News and Opinion from Sisters, Oregon

Pulitzer Prize winner shows at Sisters Art Works

In 1979, photographer Jay Mather rented a car in Thailand and drove deep into Southeast Asia, and into the middle of one of the bloodiest events in history.

In January of that year, the Vietnamese-backed Cambodian forces had seized the Cambodian capitol, Phnom Penh, and war was raging. Hundreds of thousands of refugees poured into camps along the boarder with Thailand; starvation and disease were ever-present, and in the end the Khmer Rouge murdered 1.7 million Cambodians.

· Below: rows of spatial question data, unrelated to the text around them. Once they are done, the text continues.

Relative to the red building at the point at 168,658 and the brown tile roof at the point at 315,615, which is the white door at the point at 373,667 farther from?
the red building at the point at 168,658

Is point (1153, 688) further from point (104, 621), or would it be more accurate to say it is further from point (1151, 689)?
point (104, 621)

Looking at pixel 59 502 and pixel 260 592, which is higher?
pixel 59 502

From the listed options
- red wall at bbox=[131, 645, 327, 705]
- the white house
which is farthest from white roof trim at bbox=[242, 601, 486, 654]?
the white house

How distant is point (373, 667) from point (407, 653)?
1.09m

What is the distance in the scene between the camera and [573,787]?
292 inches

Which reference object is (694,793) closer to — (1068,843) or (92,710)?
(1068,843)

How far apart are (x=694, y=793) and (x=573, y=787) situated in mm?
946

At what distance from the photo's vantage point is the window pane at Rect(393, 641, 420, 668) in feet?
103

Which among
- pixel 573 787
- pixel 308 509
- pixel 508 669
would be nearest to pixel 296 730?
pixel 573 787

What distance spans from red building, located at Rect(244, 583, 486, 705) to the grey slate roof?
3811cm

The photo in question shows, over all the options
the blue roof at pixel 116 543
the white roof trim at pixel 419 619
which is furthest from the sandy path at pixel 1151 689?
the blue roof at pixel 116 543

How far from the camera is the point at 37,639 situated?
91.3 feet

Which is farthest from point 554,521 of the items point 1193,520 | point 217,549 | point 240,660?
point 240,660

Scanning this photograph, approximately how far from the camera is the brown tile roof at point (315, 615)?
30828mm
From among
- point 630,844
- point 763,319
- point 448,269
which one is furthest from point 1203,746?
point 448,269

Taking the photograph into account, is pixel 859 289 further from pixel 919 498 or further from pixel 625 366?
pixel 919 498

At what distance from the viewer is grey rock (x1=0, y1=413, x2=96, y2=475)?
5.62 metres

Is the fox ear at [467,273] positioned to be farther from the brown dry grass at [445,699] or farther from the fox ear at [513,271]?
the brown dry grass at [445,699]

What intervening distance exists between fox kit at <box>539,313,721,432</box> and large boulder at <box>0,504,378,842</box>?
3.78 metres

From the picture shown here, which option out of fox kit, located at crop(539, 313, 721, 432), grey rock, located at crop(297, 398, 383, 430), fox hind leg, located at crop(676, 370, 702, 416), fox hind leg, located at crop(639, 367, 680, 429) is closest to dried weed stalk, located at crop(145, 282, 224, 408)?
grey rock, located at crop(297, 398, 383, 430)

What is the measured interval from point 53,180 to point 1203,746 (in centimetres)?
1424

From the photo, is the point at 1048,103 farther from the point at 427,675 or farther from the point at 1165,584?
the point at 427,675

Journalist Joel Brinkley, son of acclaimed news broadcaster David Brinkley, accompanied Mather into Cambodia. At the time, both young reporters worked at the esteemed daily the Louisville Courier-Journal, and it was their goal to track down a Louisville doctor working in the Cambodian refugee camps, document what they found, and bring the full story back to the U.S.

What resulted was a five-day series in the Louisville paper, written by Brinkley, photographed by Mather. Their reporting won the paper a Pulitzer Prize for

international reporting and brought expanded attention to the devastating conditions in Cambodia.

Mather, now a Sisters resident, reunited with Brinkley and returned to Cambodia last summer in an attempt to gauge potential change since their trip in 1979. The Roundhouse Foundation, based in Sisters, got wind of the trip and provided funding, without which the project would have not been realized.

Now there are two collections of photographs. The shots from last year's trip will be included in a book due out this year, written by Joel Brinkley.

Mather's photographs are intimate, stunning and immediate. Shot in both black and white and color, they allow an untampered view into the horrors of war as witnessed in 1979, and the continued hardships as seen in 2009. The 30-year interval brings into full view a country yet to recover and make it into the 21st century.

See Jay Mather's show at the Sisters Art Works Building, 204 W. Adams Ave., in Sisters, opening April 12. Mather will speak about his work at an artist's reception on Friday, April 23 at 7 p.m. The talk is free and open to the public, and will feature photographs not shown in the exhibit.